C'était l'hiver et la lande bretonne
était noire. — À l'horizon, on voyait la
« mer brumeuse » et les rochers de
Roscoff (4) s'étageant comme dans les
fonds peints par le Vinci.
Je disais à Yves : « Il me
semble que le clocher du Creizker a tremblé ».
Yves répondait : « Mon bon
frère, comment voulez-vous que cela soit » ?
Et il regardait en souriant dans le vide.
J'avais le vertige, et je me serrais contre
cette dentelle de granit qui nous soutenait dans l'air. Autour de
nous il y avait de merveilleuses découpures de pierre, et
des gargouilles à figure de gnome, auxquelles des lichens
jaunes, — ceux qui dorent tous les vieux clochers de
Bretagne, — faisaient des huppes et des barbiches de
chèvre. Et la base du clocher se perdait, en fuyants
indécis, en lignes confuses, dans l'obscurité de la
terre.
Yves me paraissait plus grand que de coutume,
ses épaules plus larges encore et plus
athlétiques.
« Yves, disais-je, je t'assure que
le Creizker a tremblé ».
... En effet, le vieux clocher des
légendes bretonnes chancelait sur sa base, nous le sentions
s'abîmer; l'antique dentelle de granit se
désagrégeait doucement, s'émiettait dans
l'air, et les débris tombaient. C'étaient des chutes
lentes et molles, comme des chutes d'objets n'ayant pas de poids,
et nous tombions nous-mêmes, en cherchant à nous
cramponner à des choses qui tombaient aussi.
... Maintenant nous errions par terre, au
milieu de décombres qui continuaient de s'émietter et
de disparaître. — En tombant, nous ne nous
étions fait aucun mal, — mais nous éprouvions
une angoisse, parce que le Creizker n'existait plus.

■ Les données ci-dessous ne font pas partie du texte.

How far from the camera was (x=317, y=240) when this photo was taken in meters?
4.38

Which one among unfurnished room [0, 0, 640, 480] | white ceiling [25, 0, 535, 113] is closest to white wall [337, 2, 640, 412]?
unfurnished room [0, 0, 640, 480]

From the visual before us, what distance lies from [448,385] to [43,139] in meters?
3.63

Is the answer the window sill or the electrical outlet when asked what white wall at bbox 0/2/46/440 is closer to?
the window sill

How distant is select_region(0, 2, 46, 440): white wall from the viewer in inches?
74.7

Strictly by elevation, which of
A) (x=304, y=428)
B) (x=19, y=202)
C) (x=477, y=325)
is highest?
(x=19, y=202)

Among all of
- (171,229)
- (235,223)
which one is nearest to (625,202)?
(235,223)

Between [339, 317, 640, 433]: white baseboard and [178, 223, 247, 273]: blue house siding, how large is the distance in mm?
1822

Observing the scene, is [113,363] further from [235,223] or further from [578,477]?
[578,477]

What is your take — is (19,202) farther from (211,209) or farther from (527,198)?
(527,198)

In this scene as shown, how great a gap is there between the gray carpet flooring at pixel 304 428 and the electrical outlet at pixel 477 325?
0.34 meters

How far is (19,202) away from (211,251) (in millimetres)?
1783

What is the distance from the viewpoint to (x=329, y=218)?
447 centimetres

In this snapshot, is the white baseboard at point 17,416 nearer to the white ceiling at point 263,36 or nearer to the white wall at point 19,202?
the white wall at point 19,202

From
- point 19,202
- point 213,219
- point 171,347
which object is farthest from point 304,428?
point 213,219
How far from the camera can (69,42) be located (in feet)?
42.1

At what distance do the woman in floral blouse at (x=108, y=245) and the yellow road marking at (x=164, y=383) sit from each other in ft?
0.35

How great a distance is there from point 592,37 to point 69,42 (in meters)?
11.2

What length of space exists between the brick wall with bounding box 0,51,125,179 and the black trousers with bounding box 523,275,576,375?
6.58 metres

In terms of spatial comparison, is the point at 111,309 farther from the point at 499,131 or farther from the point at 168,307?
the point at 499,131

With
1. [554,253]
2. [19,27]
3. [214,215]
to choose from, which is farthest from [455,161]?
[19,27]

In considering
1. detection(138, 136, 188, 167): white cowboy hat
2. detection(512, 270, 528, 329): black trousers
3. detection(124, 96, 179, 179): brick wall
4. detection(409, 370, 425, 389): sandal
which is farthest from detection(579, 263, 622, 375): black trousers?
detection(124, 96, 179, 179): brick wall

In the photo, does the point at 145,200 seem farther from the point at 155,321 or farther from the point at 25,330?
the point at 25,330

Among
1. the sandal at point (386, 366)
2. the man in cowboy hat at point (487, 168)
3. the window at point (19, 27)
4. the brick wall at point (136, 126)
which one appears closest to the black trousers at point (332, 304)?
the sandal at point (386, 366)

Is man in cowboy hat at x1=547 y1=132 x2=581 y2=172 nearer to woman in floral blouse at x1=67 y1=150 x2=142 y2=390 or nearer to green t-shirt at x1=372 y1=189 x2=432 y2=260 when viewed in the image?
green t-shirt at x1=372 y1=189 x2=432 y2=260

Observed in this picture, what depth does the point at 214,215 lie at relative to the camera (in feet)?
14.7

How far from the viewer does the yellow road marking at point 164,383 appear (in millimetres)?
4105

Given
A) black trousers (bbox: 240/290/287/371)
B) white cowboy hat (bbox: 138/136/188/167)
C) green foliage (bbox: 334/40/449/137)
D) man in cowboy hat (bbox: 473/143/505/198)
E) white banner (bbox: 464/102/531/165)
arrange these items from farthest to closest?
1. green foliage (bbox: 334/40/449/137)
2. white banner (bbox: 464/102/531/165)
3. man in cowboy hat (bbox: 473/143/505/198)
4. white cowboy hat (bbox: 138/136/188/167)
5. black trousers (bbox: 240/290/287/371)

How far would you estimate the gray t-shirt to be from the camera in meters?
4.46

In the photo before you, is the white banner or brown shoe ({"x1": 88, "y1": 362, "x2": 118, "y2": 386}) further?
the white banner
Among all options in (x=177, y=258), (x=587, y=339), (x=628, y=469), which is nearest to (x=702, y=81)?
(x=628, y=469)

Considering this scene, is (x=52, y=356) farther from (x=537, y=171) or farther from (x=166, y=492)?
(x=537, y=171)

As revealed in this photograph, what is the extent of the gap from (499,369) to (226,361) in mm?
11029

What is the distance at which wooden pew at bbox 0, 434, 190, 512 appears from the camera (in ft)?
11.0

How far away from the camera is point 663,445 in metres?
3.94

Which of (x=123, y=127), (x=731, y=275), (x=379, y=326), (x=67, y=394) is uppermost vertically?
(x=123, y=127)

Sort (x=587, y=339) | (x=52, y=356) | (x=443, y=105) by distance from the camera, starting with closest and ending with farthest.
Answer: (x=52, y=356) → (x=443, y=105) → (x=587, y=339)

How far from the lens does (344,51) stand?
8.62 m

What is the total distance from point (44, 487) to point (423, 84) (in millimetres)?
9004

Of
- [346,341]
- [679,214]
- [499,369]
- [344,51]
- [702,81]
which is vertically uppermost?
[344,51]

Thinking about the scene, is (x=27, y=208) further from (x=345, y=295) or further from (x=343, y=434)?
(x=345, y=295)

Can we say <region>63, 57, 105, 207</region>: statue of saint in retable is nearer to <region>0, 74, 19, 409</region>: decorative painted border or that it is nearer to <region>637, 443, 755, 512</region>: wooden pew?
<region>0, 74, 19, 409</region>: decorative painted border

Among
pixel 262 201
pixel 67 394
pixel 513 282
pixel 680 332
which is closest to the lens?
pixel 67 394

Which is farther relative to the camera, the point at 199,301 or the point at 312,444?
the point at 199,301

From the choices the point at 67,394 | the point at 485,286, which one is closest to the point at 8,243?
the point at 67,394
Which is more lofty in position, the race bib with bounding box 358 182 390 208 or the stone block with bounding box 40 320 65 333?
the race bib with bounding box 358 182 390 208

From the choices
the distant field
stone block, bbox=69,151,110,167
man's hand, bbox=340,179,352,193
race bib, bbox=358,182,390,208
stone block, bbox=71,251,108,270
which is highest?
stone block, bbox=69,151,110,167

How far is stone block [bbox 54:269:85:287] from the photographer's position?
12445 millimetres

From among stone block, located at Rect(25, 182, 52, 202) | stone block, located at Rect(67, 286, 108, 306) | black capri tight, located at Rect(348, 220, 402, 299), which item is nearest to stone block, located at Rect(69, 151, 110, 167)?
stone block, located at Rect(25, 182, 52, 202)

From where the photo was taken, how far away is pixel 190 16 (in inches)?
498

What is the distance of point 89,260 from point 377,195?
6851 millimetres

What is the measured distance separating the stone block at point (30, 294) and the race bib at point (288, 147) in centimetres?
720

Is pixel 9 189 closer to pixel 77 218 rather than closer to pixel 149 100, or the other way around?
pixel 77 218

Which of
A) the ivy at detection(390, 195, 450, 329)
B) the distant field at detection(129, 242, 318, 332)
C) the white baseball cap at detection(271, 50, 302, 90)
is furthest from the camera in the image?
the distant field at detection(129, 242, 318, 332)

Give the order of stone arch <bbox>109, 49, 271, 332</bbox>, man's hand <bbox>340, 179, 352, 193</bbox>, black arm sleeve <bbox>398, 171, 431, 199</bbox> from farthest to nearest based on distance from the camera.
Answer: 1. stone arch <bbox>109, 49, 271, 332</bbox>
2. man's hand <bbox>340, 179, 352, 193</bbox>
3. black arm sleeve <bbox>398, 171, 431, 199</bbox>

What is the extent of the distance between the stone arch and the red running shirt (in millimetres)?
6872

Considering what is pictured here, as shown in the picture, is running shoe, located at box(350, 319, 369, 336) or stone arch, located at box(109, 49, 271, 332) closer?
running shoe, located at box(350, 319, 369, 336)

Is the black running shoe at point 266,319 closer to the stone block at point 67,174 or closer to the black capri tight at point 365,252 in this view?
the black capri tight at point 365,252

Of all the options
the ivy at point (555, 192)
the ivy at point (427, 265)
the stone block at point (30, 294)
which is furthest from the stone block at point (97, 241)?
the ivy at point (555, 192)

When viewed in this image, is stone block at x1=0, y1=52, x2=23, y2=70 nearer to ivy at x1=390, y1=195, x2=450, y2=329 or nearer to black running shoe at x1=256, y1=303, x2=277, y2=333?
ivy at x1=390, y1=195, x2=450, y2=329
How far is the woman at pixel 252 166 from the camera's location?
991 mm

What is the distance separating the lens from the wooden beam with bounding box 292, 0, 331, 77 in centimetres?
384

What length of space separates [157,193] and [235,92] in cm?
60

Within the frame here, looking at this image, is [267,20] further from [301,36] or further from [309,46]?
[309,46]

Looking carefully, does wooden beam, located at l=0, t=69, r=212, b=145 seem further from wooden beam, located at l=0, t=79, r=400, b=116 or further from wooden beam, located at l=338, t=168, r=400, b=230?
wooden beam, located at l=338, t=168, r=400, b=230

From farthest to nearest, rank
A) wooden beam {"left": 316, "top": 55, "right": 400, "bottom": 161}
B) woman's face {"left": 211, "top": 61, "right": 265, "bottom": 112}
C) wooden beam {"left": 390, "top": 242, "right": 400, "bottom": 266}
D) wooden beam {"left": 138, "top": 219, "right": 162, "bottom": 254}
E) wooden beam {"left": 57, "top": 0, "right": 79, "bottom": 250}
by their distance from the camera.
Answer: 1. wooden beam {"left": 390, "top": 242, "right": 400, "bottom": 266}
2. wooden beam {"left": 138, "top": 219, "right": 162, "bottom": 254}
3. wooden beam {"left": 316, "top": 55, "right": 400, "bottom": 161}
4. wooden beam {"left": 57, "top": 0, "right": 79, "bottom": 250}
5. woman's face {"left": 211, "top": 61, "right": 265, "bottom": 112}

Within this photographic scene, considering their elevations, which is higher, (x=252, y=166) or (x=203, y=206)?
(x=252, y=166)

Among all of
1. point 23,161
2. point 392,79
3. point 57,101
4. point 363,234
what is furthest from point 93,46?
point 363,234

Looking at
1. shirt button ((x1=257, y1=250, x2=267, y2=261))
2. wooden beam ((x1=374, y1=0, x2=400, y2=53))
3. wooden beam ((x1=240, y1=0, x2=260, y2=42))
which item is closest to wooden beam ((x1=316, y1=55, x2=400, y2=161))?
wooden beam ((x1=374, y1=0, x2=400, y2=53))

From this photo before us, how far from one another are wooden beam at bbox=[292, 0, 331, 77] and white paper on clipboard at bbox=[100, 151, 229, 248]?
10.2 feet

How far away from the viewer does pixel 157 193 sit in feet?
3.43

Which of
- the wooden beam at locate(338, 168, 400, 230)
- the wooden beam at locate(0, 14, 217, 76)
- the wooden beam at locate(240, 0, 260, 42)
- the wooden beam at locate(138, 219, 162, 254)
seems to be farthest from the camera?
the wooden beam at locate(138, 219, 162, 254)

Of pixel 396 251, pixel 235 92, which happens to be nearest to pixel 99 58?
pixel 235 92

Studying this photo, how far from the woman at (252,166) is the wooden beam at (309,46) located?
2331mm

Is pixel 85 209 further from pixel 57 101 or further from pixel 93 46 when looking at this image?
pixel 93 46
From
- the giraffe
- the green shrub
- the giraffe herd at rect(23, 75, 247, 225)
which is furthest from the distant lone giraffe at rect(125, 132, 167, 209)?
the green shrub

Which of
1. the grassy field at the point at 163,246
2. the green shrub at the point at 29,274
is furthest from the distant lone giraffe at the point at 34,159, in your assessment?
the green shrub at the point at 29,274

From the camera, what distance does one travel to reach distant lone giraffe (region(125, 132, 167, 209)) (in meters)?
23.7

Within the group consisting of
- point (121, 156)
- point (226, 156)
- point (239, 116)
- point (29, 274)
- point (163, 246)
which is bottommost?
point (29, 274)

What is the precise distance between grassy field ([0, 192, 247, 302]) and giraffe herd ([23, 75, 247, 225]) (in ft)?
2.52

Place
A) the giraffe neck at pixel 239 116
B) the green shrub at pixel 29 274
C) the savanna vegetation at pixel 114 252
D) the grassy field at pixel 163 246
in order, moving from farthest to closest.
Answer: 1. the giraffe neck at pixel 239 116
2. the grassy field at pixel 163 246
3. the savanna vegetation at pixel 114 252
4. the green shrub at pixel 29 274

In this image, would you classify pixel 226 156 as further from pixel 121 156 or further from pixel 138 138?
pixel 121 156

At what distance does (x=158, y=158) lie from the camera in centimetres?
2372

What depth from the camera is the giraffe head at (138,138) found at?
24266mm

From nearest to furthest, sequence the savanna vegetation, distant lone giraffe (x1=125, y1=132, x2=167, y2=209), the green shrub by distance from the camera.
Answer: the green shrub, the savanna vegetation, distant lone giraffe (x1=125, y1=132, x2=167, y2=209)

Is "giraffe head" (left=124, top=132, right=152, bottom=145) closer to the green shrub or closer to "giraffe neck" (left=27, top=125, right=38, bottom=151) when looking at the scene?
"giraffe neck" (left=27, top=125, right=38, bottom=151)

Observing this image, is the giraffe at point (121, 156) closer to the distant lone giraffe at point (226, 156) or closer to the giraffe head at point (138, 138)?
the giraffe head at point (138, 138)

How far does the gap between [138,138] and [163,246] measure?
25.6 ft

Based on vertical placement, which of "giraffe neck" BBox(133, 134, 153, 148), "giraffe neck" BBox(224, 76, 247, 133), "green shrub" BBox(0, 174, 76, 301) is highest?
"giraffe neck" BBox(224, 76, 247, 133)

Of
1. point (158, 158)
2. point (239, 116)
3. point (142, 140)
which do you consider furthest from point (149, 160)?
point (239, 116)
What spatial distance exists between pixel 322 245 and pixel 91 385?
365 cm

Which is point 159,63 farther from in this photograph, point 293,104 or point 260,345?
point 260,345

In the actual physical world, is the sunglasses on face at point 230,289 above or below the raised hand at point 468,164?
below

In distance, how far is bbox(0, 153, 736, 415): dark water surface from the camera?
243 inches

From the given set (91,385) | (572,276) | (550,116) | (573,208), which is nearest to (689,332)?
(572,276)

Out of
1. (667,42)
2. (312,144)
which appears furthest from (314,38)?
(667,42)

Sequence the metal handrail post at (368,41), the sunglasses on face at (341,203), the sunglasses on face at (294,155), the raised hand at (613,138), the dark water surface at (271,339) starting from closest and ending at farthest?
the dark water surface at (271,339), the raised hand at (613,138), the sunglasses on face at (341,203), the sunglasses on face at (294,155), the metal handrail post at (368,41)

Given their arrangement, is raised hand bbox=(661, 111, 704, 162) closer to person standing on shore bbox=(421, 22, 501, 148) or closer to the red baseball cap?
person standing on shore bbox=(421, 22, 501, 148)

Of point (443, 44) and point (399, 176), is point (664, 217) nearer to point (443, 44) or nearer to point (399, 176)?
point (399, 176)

Nous songions au temps où nous
naviguions, Yves et moi, sur la « mer
brumeuse » : en passant au large, ballottés
par les grandes houles d'ouest, mouillés par les embruns et
la pluie, les jours sombres d'hiver, à la tombée
froide et sinistre des crépuscules, — souvent dans les
nuées grises nous apercevions de loin les deux clochers de
l'église de Saint-Pol (5) et le
Creizker, posé près d'eux sur la falaise, les
dominant de toute sa haute stature de granit. — Quand la
nuit s'annonçait mauvaise, nous aimions à voir cet
antique guetteur de mer, qui semblait veiller sur nous du haut de
la falaise bretonne. À présent, c'était fini,
et jamais nous ne le verrions plus.
Yves surtout ne pouvait se consoler de ce que
son clocher fût tombé. — Moi, je lui
disais : « On le rebâtira »; mais
j'avais conscience de l'irrémédiable de cet
anéantissement : il était semé sur la
terre en débris aussi nombreux que les galets des plages.
— L'oeuvre merveilleuse des siècles passés
était détruite, et cela me paraissait un signe fatal
des temps; la fin de ce géant des clochers bretons me
paraissait le commencement de la fin de toutes choses, — et
je me résignais à voir tout finir, j'étais
comme recueilli dans une attente apocalyptique du chaos.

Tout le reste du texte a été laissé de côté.